Ветряк получил на выставке диплом первой степени, став одним из самых зримо эффектных экспонатов.
Первый заказ на ветросиловые установки поступил от азербайджанских нефтепромысловиков. Осенью двадцать четвертого года началась сборка огромного ветряка на нефтяной вышке в Баку. Красовский стал душой уникальной работы, сутками пропадал на стройке, стойко переживал и бытовые неудобства (спал на досках, укрываясь шинелью), и неизбежные в новом деле неполадки.
А тем временем в ЦАГИ, где началось небывалое строительство, Сабинин закончил проектирование новой ветросиловой лаборатории. Предстояло проект превратить в металл: на крыше тридцатиметровой кирпичной башни установить железобетонные конструкции и создать пригодные для круглосуточной вахты помещения, остеклить их, начинить чуткими самописцами, фиксирующими малейшее дуновение воздуха, а на самый верх водрузить трехлопастный ветряк.
Из книги Н. Н. Боброва «ЦАГИ», выпущенной к пятнадцатилетию института и давно ставшей библиографической редкостью: «В 1924 году, в ночь на 7 ноября, когда рабочий класс столицы праздновал седьмую годовщину пролетарской революции, инженер Сабинин решил подняться на верхушку еще незаконченной башни — проверить стройку. Он шел внутри башни по битому грязному кирпичу, путаясь в густой темноте. Потом пахнуло ветром, полыхнул яркий свет электрической лампочки.
Красный, как зарево, флаг метался в снежном урагане. Свистел в ушах ветер. Кружились седые хлопья снега. Холод пронизывал до костей.
Тогда инженер лег на площадку, перил еще не было. Он закрыл от снега глаза... А когда открыл, увидел океан огней. Весь город был залит праздничными огнями.
Ровно через два года, 7 ноября, он залез на вершину башни и запустил впервые ветряк».
ПРАКТИЧНОСТЬ ХОРОШЕЙ ТЕОРИИ
Как ни велика загруженность Сергея Алексеевича в институте, он продолжает заниматься наукой. Написав фразу, пришлось задуматься: а ведь, пожалуй, она не совсем точна. Выходит, существуют какие-то перерывы в научном творчестве, человек месяцами может не садиться за письменный стол... Но имеют ли значение такие паузы, даже если они существуют, для такой личности, как Чаплыгин? Процесс вызревания научных идей вовсе не требует постоянного сидения за столом, тем более когда речь идет о математике, механике. Карандаш и бумага всегда под рукой, а часто и они не нужны.
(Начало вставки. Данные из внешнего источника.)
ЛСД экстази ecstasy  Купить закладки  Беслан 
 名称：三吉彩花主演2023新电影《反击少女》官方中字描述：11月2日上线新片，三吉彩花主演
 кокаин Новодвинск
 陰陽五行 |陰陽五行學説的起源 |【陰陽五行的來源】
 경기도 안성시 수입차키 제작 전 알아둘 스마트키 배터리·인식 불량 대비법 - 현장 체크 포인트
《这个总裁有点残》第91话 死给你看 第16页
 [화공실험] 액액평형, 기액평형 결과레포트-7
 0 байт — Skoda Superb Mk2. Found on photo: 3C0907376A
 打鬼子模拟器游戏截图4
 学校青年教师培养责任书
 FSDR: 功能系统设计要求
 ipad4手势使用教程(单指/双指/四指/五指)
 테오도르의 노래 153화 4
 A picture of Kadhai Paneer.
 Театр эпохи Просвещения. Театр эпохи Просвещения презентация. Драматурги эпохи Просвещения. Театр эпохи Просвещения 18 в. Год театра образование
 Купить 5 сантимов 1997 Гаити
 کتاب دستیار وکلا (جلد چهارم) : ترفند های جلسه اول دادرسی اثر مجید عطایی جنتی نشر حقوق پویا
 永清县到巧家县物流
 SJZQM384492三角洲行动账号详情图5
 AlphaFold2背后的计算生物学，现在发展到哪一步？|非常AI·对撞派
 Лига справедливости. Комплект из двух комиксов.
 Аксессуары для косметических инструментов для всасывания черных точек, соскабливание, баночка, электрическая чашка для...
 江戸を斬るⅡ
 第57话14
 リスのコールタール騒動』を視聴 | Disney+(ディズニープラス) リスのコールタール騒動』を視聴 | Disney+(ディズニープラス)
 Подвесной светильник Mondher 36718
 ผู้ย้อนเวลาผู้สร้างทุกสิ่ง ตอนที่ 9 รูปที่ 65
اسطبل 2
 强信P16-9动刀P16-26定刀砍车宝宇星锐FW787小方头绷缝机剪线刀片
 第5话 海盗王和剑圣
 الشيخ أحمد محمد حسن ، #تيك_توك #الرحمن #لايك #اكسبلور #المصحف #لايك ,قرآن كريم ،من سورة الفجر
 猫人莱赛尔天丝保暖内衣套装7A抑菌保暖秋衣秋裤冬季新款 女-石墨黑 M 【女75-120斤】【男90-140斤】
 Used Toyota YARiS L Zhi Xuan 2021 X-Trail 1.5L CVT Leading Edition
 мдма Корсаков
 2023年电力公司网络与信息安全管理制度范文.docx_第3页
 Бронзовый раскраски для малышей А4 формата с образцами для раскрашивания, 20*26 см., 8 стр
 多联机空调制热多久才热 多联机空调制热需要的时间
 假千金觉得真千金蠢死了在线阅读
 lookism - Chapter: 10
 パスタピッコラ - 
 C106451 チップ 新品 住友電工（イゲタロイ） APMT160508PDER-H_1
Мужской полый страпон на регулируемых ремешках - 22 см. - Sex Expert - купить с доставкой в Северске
Творческий процесс с его озарениями не терпит строгой регламентации, он протекает исподволь, незаметно и постоянно, давая резкие, порой не ожидаемые и не прогнозируемые выбросы, словно нефтяные фонтаны, внезапно бьющие из недр земли.
Полное собрание сочинений Чаплыгина, увидевшее свет в тридцатые годы, насчитывает тридцать восемь работ. Всего тридцать восемь. А могло их быть сто. «Виной» тому — исключительно развитое у Сергея Алексеевича чувство ответственности, стремление публиковать только совершенно ясные, строгие исследования, в которых нет неопределенности исходных данных и приближенности, степень которой нельзя надежно оценить. Его молодые коллеги, как легенду, передавали из уст в уста молву о чаплыгинском кладезе — «мешке», куда хозяин складывал созданные им и необнародованные статьи. Но и в самом деле десятки рукописей ученого лежали без движения.
Борис Николаевич Юрьев однажды поделился с коллегами таким фактом. Когда в Советскую Россию попала брошюра профессора из Геттингена Прандтля, излагавшая теорию крыла конечного размаха, Юрьев направился с ней к Чаплыгину. Вот как описал их встречу Лев Гумилевский:
«Сергей Алексеевич выслушал гостя, отодвинул от себя брошюру и спокойно сказал:
— Да это у меня давно уже сделано!
Он неторопливо открыл дверцы шкафа, где на полках хранились завязанные в салфетки вместо папок рукописи, достал один сверток и вынул оттуда тетрадь.
— Вот она, эта самая теория, — сказал он, перелистывая рукопись, — можете убедиться!
— Но как же так... — смущенный и растерявшийся от спокойствия ученого пробормотал Юрьев, — вы потеряли приоритет...
— Важен не приоритет, молодой человек, — сурово остановил гостя хозяин, — важно то, что у нас давно это сделано!
Юрьев ушел, не понимая спокойствия Сергея Алексеевича и не скрываемой им удовлетворенности».
Спокойствие и удовлетворенность проистекали не только из свойств характера Чаплыгина. Они объяснялись его взглядами на науку и научное творчество. Всякая суетность была совершенно чужда ему.